DESPITE greater awareness of light pollution in the night sky the worldwide problem is deepening.
Experts estimate an up to 10 per-cent global increase annually is having a negative impact on biodiversity, human health and limiting efforts to control energy use.
These points were highlighted this week by Dumfriesshire, Clydesdale and Tweeddale MP David Mundell, who co-sponsored an Early Day Motion from Brighton Pavilion MP Caroline Lucas in the House of Commons highlighting International Dark Sky Week which runs until Saturday.
Mr Mundell praised the ‘forward - thinking’ community activists, including astronomers, at Moffat in his constituency, who secured the first Dark Sky Town status in Europe back in 2016.
Largely through the efforts of organisations like the International Dark Sky Association, awareness of light pollution worldwide and the case for curtailing the upward trend, have since become more widely appreciated.
In Moffat, home to a community observatory and astronomy club, and further west in Galloway Forest, a designated International Dark Sky Park, there has been a steady stream of visitors specifically attracted by the absence of light pollution.
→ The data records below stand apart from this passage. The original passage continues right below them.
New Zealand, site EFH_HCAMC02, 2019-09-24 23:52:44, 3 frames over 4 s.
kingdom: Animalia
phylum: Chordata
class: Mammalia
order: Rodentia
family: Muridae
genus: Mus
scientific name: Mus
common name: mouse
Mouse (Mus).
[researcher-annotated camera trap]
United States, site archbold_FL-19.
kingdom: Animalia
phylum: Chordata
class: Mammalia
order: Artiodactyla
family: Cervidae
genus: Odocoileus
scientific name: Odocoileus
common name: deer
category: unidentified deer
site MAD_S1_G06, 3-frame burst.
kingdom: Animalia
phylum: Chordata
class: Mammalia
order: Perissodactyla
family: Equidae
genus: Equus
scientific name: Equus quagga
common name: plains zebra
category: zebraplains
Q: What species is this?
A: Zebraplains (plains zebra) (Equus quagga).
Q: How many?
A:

Mr Mundell said: “The pioneering Dark Sky Status secured for Moffat was an undoubted success and has benefitted Upper Annandale, both environmentally and economically.
“The town’s geography, enthusiasm to reduce the wrong type of light and a range of other environmentally - friendly measures have been a success and a model for other communities.
“It can be as straight-forward in many cases as ensuring replacement outdoor lights face away from the sky, are low energy and in some cases, where appropriate, can be switched off through motion sensors when not needed.”
Mr Mundell added: “Anyone looking at the night satellite photographs of the UK and Europe can see that my constituency and the wider region are amongst the darkest areas. That is a genuine asset but something we can build on further.”